Уто, 6. Сеп, 2022. у 13:35
Проф. др Синиша Тодоровић са Oregon State University одржаће предавање 16.09.2022. u 13:15 из области Computer vision у Сали 1
Електронског факултета.
У наставку је кратак садржај предавања и биографија предавача.
Few-Shot Object Segmentation
Sinisa Todorovic
Computer Science
Oregon State University
Abstract: This talk will be about few-shot instance segmentation in images -- a basic computer vision problem arising in many applications with access to only a few examples of target object classes due to, e.g., their rarity. Our main research accomplishments in this area will be presented, including: explicit modeling and discovery of latent object parts shared across object classes; data uncertainty map estimation for each instance segmentation and data uncertainty based regularization of our few-shot learning; and model uncertainty estimation with an efficient approximation based on the probit function. Our contributions produce statistically significant performance gains over the state of the art on the benchmark COCO dataset.
Speaker Bio:
Sinisa Todorovic is Professor in the School of Electrical Engineering and Computer Science at Oregon State University (OSU). He joined OSU in 2008, after three years of conducting postdoctoral research in the Beckman Institute at University of Illinois Urbana-Champaign (UIUC).

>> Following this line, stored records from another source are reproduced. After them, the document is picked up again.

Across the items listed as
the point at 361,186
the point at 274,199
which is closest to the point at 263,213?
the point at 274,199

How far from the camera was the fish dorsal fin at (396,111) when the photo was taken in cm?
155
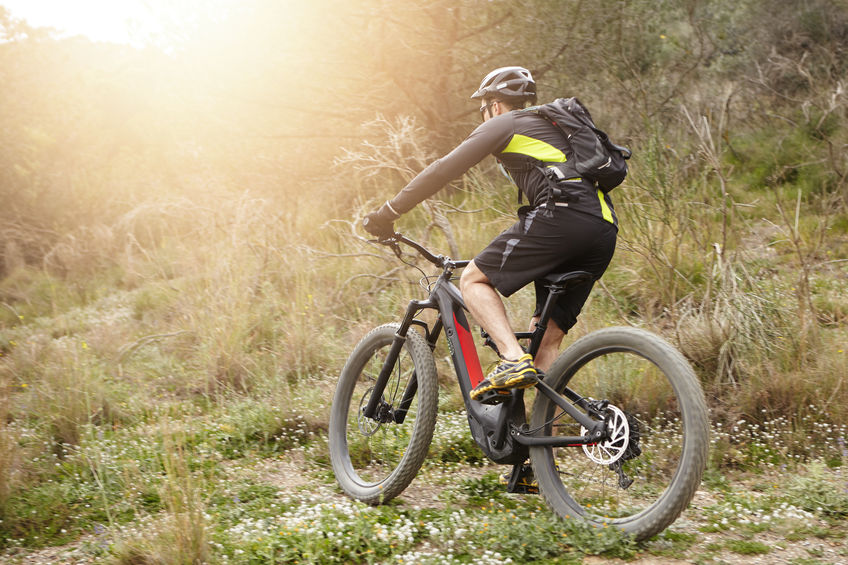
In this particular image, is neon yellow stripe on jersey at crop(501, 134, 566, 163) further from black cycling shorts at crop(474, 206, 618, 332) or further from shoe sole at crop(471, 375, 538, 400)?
shoe sole at crop(471, 375, 538, 400)

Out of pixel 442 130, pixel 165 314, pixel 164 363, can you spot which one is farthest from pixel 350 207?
pixel 164 363

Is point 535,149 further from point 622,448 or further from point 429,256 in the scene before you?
point 622,448

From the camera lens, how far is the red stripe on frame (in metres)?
3.38

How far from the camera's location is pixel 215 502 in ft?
11.8

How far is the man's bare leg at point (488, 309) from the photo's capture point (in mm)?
3064

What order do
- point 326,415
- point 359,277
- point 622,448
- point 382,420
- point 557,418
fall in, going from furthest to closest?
point 359,277, point 326,415, point 382,420, point 557,418, point 622,448

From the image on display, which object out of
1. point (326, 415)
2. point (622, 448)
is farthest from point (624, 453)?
point (326, 415)

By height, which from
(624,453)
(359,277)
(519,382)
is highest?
(359,277)

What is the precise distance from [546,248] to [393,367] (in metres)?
1.17

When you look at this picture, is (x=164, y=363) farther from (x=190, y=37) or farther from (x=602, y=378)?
(x=190, y=37)

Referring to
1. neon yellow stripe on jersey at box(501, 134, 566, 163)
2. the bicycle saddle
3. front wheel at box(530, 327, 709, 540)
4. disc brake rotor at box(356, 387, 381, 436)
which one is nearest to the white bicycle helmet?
neon yellow stripe on jersey at box(501, 134, 566, 163)

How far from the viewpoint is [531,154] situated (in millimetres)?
3016

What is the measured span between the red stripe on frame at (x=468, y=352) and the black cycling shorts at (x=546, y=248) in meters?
0.40

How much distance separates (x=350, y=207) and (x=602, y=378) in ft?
19.8
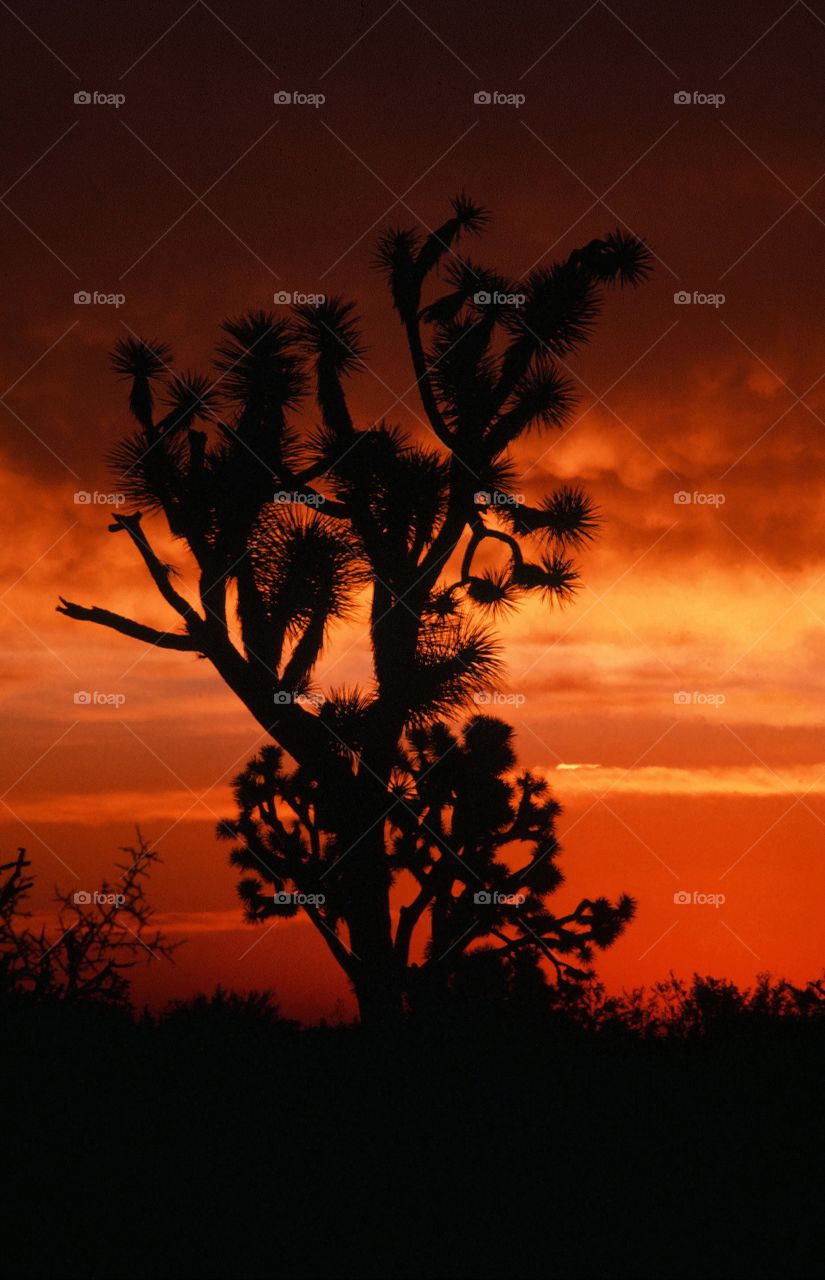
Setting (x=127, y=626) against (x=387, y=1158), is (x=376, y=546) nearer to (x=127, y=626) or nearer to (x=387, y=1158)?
(x=127, y=626)

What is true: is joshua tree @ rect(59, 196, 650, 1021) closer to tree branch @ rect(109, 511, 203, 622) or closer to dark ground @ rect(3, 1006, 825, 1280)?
tree branch @ rect(109, 511, 203, 622)

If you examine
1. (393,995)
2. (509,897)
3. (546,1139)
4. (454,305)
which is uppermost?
(454,305)

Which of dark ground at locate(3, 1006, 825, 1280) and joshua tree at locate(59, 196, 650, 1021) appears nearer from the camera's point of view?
dark ground at locate(3, 1006, 825, 1280)

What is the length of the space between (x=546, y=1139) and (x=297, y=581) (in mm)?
7275

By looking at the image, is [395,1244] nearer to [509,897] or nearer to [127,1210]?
[127,1210]

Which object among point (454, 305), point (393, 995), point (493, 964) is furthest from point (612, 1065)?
point (454, 305)

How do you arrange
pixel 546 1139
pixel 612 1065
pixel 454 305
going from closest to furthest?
1. pixel 546 1139
2. pixel 612 1065
3. pixel 454 305

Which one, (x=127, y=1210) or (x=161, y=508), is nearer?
(x=127, y=1210)

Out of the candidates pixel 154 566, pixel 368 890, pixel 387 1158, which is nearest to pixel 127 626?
pixel 154 566

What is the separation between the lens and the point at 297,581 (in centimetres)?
1204

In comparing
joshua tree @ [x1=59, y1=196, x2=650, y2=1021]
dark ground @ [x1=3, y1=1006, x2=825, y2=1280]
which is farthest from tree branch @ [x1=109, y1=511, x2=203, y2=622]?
dark ground @ [x1=3, y1=1006, x2=825, y2=1280]

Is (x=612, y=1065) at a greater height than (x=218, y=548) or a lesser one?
lesser

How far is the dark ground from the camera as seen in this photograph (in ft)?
15.7

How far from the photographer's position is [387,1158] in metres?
5.43
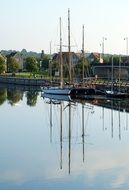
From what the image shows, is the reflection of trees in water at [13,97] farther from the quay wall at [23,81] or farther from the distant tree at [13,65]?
the distant tree at [13,65]

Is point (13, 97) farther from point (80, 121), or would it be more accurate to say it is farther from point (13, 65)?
point (13, 65)

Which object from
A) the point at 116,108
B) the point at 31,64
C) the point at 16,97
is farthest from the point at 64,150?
the point at 31,64

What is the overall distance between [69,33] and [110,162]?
5082 cm

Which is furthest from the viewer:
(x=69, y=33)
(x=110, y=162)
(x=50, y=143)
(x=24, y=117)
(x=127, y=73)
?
(x=127, y=73)

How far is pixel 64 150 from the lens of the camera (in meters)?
31.2

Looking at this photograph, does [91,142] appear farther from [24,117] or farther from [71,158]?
[24,117]

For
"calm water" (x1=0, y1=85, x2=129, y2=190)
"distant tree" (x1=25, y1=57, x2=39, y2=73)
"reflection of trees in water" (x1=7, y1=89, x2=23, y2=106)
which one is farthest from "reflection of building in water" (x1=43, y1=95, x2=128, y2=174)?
"distant tree" (x1=25, y1=57, x2=39, y2=73)

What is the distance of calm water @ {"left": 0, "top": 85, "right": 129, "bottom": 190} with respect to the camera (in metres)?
23.8

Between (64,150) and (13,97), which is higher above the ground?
(64,150)

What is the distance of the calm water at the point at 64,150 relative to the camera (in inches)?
936

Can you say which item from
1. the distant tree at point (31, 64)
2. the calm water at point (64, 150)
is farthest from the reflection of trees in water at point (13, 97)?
the distant tree at point (31, 64)

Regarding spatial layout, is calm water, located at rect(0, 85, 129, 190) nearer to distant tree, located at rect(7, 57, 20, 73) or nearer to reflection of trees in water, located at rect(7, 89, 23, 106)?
reflection of trees in water, located at rect(7, 89, 23, 106)

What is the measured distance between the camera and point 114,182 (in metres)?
23.3

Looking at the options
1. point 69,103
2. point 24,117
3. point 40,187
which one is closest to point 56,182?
point 40,187
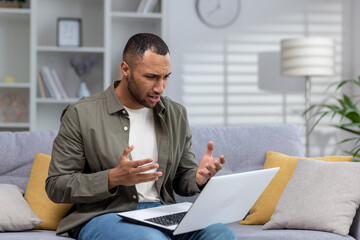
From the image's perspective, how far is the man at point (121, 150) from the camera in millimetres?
1690

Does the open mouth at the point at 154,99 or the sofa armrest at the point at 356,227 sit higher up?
the open mouth at the point at 154,99

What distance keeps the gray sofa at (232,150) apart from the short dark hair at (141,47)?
0.72 metres

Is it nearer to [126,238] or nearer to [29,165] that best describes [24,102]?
[29,165]

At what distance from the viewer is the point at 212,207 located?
1.53 m

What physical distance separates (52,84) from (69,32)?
43 centimetres

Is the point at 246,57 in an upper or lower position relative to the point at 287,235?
upper

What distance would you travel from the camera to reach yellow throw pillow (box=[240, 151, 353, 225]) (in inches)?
87.9

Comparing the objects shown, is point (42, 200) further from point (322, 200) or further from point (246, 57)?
point (246, 57)

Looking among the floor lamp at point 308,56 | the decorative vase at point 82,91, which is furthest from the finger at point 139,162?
the floor lamp at point 308,56

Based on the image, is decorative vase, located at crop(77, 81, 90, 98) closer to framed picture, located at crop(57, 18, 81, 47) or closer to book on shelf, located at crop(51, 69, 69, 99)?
book on shelf, located at crop(51, 69, 69, 99)

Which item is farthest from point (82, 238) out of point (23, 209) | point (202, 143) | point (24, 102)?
point (24, 102)

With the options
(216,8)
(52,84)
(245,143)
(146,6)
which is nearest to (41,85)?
(52,84)

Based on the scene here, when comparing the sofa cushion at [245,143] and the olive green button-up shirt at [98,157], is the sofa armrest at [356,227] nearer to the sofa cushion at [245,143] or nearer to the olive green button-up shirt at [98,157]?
the sofa cushion at [245,143]

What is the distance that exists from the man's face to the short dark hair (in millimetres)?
16
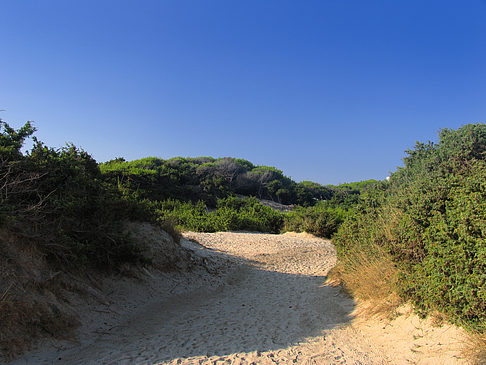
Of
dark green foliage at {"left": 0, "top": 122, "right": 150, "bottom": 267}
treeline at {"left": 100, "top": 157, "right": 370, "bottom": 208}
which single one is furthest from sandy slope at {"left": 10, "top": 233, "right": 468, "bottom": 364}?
treeline at {"left": 100, "top": 157, "right": 370, "bottom": 208}

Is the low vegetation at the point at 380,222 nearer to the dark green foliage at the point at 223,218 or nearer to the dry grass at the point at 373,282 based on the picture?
the dry grass at the point at 373,282

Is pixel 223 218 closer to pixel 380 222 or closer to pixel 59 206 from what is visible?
pixel 380 222

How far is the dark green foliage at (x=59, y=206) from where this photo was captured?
208 inches

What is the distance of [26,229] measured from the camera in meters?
5.17

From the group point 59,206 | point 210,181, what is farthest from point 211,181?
point 59,206

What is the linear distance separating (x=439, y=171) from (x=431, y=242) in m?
1.52

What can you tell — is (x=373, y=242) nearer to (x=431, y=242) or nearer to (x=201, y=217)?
(x=431, y=242)

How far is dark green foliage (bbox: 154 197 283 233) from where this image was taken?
61.5 ft

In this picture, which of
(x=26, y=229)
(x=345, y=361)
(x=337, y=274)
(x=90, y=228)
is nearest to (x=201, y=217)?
(x=337, y=274)

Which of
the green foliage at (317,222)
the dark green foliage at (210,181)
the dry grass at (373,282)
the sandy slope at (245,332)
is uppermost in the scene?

He received his Ph.D. degree in electrical and computer engineering at University of Florida. Todorovic conducts research in computer vision with focus on object and human-activity recognition. He served as a co-Program Chair of IEEE International Conference on Automatic Face and Gesture Recognition FG 2015, and co-organized a number of tutorials and workshops on stochastic image grammars at top vision conferences. He has been Editor-in-Chief of the Image and Vision Computing journal since 2019. His research has been funded by a number of US federal agencies, including NSF and DARPA, as well as the IT industry. He received Jack Neubauer Best Paper Award from IEEE Transactions on Vehicular Technology in 2014, and the Oregon State College of Engineering Research Collaboration Award in 2016. He is a co-founder and Chief Scientific Officer of Diffine LLC — a company which focuses on developing deep learning and other AI solutions for digital histopathology, drug optimization and discovery, and analysis of realistic living human tissues in vitro.